Member of Parliament for Pembroke
- In office 3 July 1841 – 6 February 1861
- Preceded by: James Graham
- Succeeded by: Hugh Owen Owen
- In office 1809–1812
- Preceded by: Hugh Owen
- Succeeded by: Thomas Picton

Member of Parliament for Pembrokeshire
- In office 1812–1841
- Preceded by: Richard Philipps
- Succeeded by: John Campbell

Personal details
- Born: John Lord 1776 Pembroke, Wales
- Died: 6 February 1861 (aged 84) Gloucester, England
- Party: Tory/Conservative
- Spouse(s): Charlotte Philipps Mary Frances Stephenson
- Alma mater: Christ Church, Oxford

= Sir John Owen, 1st Baronet =

British politician

Sir John Owen, 1st Baronet (1776 – 6 February 1861), born John Lord, was a British Tory (later Conservative Party) politician from Wales. He sat as a Member of Parliament (MP) for over fifty years. His wealth came from coal mining but he lost most of his fortune as a result of costly electoral campaigns in Pembrokeshire, most notably those of 1831.

==Early life==
Born in 1776, the son of Joseph Lord and Corbetta Owen, grand-daughter of Sir Arthur Owen, third baronet of Orielton, Owen was educated at Eton and Christ Church, Oxford. He was married at Gretna Green in 1800 to Charlotte, daughter of the Rev. John Lewes Philipps of Llwyncrwn, Llangynin. There was one son and four daughters, namely:

- Hugh Owen Owen, who later inherited the baronetcy
- Charlotte Owen, who was married in 1819 to John Meares of Eastington, Pembroke. She died on 2 July 1852.
————
Problems to solve:
A) From the article on Sir John Owen, list every person named on a "Preceded by" or "Succeeded by" line.
B) Return the stretch of the article on Sir John Owen from "- Hugh Owen" through "2 July 1852.", copied word for word.
C) Write the next part of the article on Sir John Owen, beginning after its final sentence.

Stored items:
————
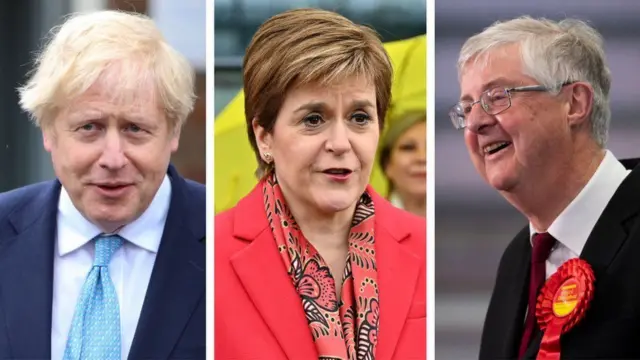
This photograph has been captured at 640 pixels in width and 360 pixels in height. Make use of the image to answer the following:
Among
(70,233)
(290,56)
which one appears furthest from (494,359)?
(70,233)

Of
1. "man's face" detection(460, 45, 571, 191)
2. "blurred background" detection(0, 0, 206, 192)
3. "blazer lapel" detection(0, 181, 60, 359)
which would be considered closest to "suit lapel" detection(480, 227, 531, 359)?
"man's face" detection(460, 45, 571, 191)

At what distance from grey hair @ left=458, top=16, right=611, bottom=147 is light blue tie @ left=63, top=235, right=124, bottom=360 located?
6.08 feet

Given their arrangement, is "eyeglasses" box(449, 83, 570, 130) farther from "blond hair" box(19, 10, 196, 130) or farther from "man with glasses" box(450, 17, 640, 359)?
"blond hair" box(19, 10, 196, 130)

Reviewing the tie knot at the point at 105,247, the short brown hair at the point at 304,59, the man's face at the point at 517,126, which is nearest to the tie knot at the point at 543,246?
the man's face at the point at 517,126

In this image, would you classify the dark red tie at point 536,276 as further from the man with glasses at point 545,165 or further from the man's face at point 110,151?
the man's face at point 110,151

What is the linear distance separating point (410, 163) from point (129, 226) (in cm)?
131

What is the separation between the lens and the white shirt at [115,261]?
4949 mm

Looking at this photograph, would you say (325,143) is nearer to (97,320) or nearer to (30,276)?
(97,320)

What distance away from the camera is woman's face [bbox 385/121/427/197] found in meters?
5.07

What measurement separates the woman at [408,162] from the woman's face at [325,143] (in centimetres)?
9

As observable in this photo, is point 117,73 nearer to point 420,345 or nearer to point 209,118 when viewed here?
point 209,118

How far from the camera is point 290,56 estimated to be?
5.00m

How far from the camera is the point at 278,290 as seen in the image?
4973mm

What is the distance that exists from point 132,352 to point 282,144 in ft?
3.75
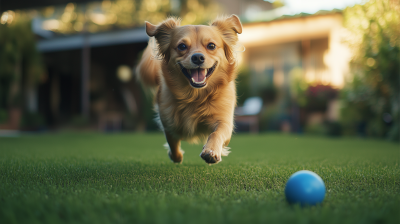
————
Exercise responses:
A)
James Graham
Hugh Owen Owen
Hugh Owen
Thomas Picton
Richard Philipps
John Campbell

B)
- Hugh Owen Owen, who later inherited the baronetcy
- Charlotte Owen, who was married in 1819 to John Meares of Eastington, Pembroke. She died on 2 July 1852.

C)
- Maria Owen, who in 1830 was married to Edward Marcus White, of Hotham, Yorkshire.
- Ellen Owen, who in 1831 married G.B.J. Jordan of Pigeonsford, Cardiganshire.
- Eliza Owen, who married in 1831, Charles Porcher Lang of Sandrock, Surrey.

His first wife died in 1829.

==Early political career==
Through his mother's friendship with Lady Anna Owen, mother of Sir Hugh Owen of Orielton, he inherited the estate on Sir Hugh's death in 1809, at the expense of the next of kin. He changed his name to John Owen on inheriting the estate and also succeeded Sir Hugh as MP for Pembroke Boroughs that year.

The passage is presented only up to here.